--- Data provided Enclosed Below ---

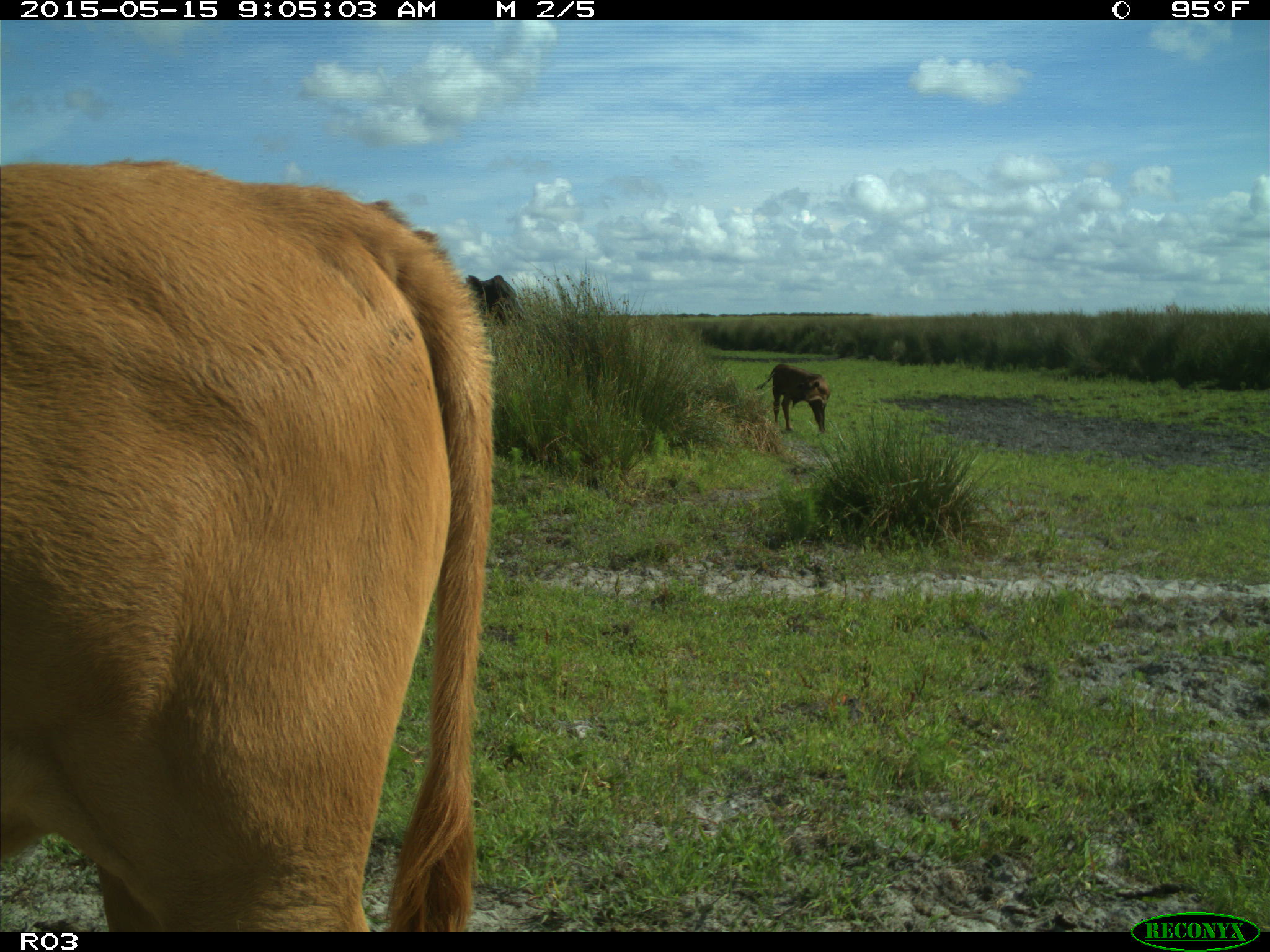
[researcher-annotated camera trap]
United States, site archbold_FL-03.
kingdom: Animalia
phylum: Chordata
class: Mammalia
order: Artiodactyla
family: Bovidae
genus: Bos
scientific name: Bos taurus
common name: domestic cow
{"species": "Bos taurus (domestic cow)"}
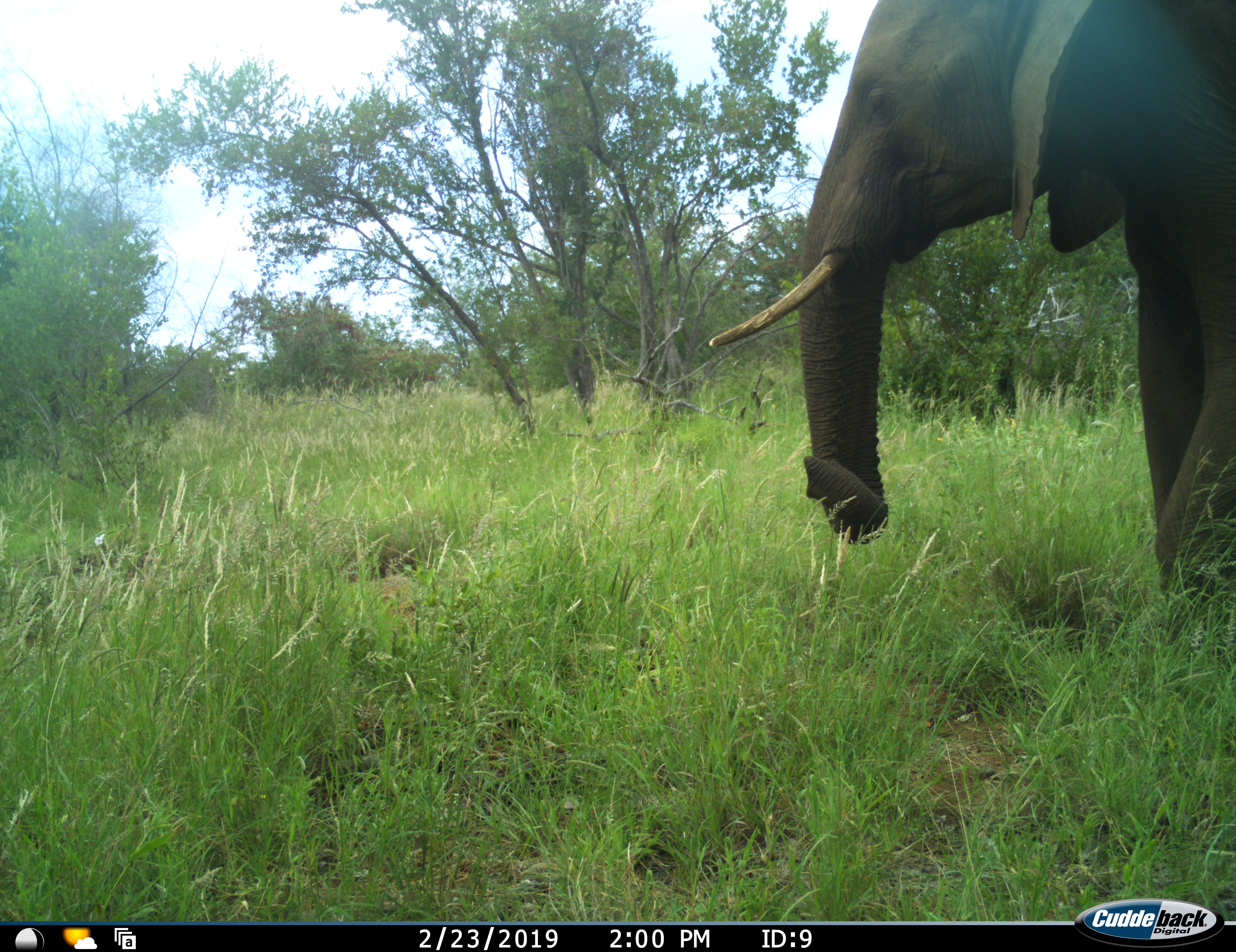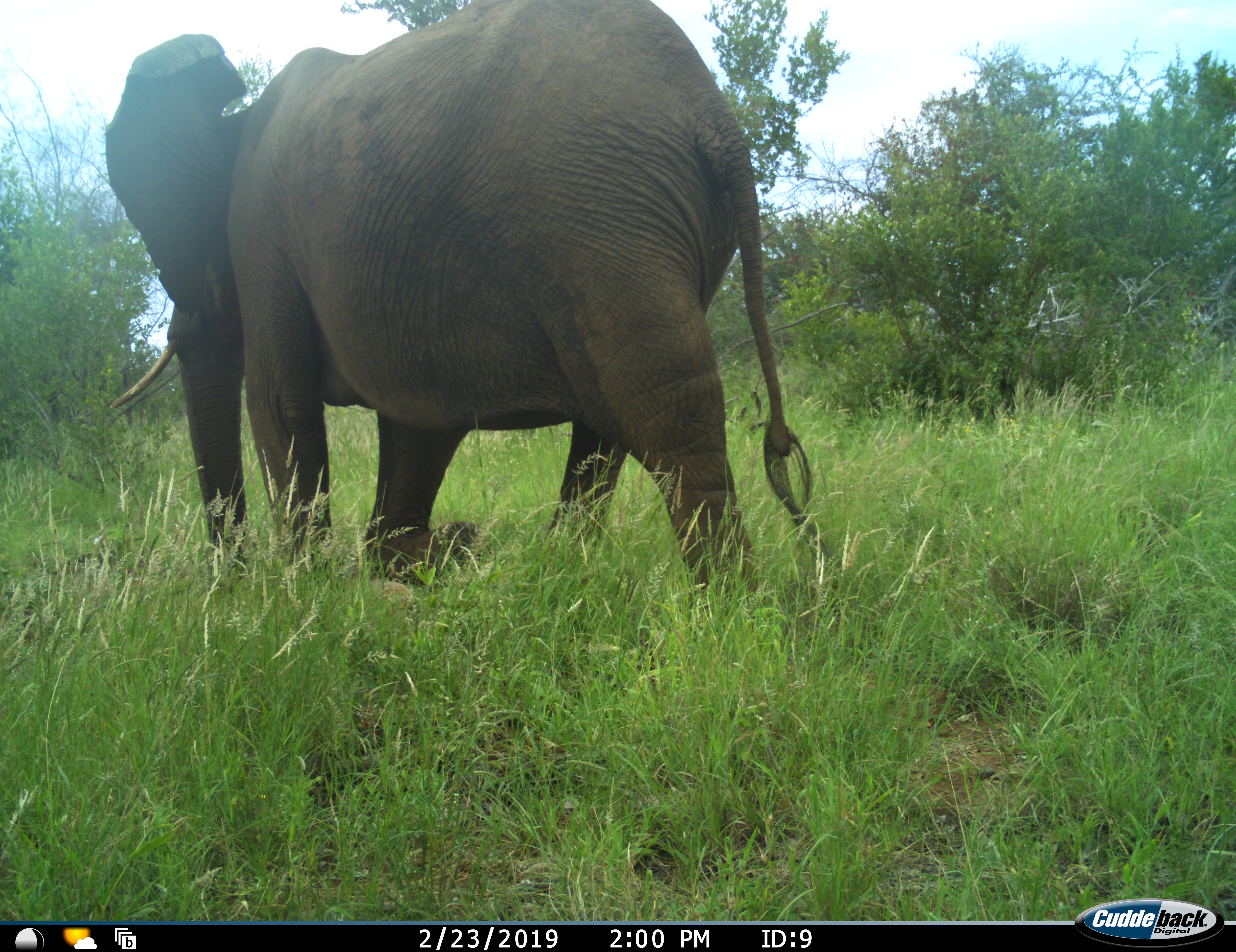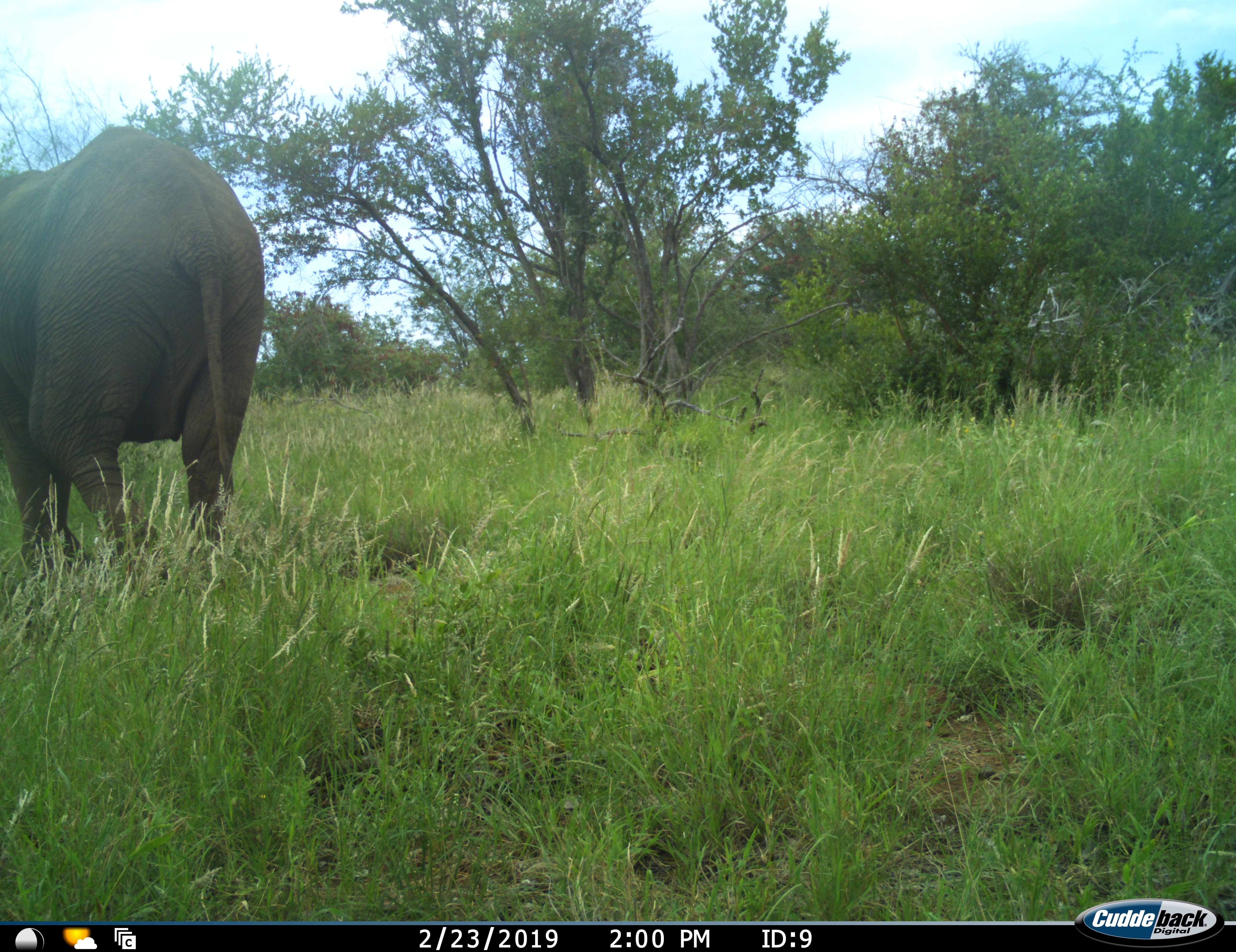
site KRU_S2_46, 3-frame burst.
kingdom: Animalia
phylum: Chordata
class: Mammalia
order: Proboscidea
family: Elephantidae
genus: Loxodonta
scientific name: Loxodonta africana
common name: african bush elephant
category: elephant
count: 1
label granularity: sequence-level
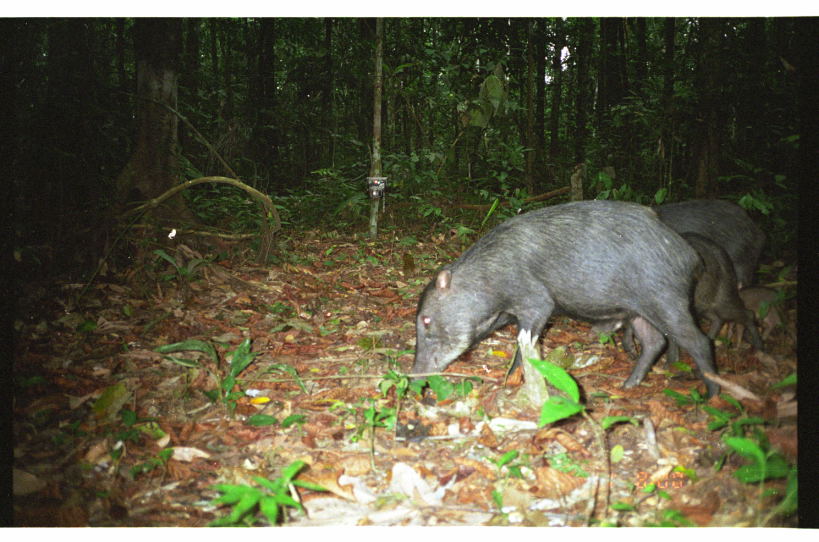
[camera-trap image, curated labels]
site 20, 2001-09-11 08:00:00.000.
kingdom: Animalia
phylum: Chordata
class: Mammalia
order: Artiodactyla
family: Tayassuidae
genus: Tayassu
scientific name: Tayassu pecari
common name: white-lipped peccary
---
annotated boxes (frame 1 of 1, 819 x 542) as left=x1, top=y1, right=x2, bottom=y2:
tayassu pecari: left=406, top=198, right=724, bottom=408; left=585, top=197, right=767, bottom=351; left=616, top=231, right=763, bottom=370; left=695, top=285, right=798, bottom=351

--- End of Enclosed Data provided ---

About this exercise: Print only these lines, exactly: the one containing "scientific name: Tayassu pecari" and all after it to the end of the entries.

Reply to the exercise:
scientific name: Tayassu pecari
common name: white-lipped peccary
---
annotated boxes (frame 1 of 1, 819 x 542) as left=x1, top=y1, right=x2, bottom=y2:
tayassu pecari: left=406, top=198, right=724, bottom=408; left=585, top=197, right=767, bottom=351; left=616, top=231, right=763, bottom=370; left=695, top=285, right=798, bottom=351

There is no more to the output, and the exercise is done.